The news was welcomed by wildlife groups. Mark Jones, Executive Director of Humane Society International UK, commented, "Regrettably, our British wildlife fall victim to all sorts of unscrupulous criminal activity and cruelty. The National Wildlife Crime Unit does an absolutely vital job investigating illegal persecution, on the front-line protecting our wild species against such things illegal hare coursing, badger baiting, wild bird trapping and poisoning of our birds of prey."

 

However, in March last year, the government rejected recommendations made by the Parliamentary Environmental Audit Committee to "give funding certainty for the critically important National Wildlife Crime Unit" and make possession of the main poison used to kill birds of prey illegal.

 

EAC chair Joan Walley said at the time that "The Government has missed an opportunity to take two simple measures to protect important wildlife threatened by poachers and criminals in the UK. It has failed to follow Scotland's lead in criminalising possession of carbofuran - the main poison used to kill birds of prey [and] it has refused to provide the long-term financial certainty that the National Wildlife Crime Unit needs."

 

On Thursday, HSI's Mark Jones added, "Financial uncertainty has been hanging over the NWCU for some time so we are delighted that the government is now providing funding security. We urge the government to go even further by implementing the Environmental Audit Committee's recommendations, in particular to follow Scotland's lead by appointing specialist wildlife crime prosecutors, and to ensure that sentencing for wildlife crime is sufficient to act as a deterrent."

 

Amongst the EAC's recommendations made in October 2012 was that the Westminster government follow the example of their Scottish counterparts and introduce 'vicarious liability', which would make landowners responsible for what happens on their estates. Ministers responded that they would watch how well the new law works in Scotland; Joan Walley urged that they should "also look at how well the tougher law in Scotland acts as a deterrent, [checking the number of incidents] not simply how many convictions there are there."

········

■ Tasks to carry out ■
1. In the wildlife crime article, what poison does Joan Walley name as the main one used to kill birds of prey?
2. Return the stretch of the wildlife crime article from "However, in March" through "of prey illegal.".

■ Items listed in a dataset ■
········

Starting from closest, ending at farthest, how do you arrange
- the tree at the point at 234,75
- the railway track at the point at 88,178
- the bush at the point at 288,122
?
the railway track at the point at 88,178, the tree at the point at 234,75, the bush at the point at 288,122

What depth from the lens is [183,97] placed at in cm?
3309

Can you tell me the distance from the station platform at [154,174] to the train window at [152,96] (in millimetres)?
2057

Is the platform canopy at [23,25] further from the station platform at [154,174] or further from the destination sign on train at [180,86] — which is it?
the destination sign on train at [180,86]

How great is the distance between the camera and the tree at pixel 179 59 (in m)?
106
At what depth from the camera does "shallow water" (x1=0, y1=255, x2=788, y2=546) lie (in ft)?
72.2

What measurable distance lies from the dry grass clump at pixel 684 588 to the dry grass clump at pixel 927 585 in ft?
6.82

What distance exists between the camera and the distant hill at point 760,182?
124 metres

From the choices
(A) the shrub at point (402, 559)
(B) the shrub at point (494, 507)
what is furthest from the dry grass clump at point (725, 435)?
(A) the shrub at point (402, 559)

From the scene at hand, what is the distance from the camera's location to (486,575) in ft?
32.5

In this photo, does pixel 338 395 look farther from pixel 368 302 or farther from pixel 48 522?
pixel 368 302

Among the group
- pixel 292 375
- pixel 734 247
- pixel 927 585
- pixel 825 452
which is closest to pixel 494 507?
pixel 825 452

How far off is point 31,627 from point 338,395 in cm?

········

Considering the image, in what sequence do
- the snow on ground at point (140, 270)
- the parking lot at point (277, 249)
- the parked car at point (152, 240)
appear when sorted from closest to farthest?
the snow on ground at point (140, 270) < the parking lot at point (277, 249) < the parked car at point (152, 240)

········

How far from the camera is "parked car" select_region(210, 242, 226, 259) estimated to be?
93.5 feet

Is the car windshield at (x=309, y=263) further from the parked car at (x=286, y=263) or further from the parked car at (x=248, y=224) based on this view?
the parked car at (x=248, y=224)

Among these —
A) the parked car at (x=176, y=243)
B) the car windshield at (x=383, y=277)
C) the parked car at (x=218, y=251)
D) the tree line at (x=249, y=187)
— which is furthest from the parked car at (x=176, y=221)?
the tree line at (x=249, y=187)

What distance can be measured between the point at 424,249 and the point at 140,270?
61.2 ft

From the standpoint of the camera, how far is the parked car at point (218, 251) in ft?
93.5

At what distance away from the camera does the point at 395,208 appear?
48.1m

········

■ Outputs ■
1. Carbofuran

2.
However, in March last year, the government rejected recommendations made by the Parliamentary Environmental Audit Committee to "give funding certainty for the critically important National Wildlife Crime Unit" and make possession of the main poison used to kill birds of prey illegal.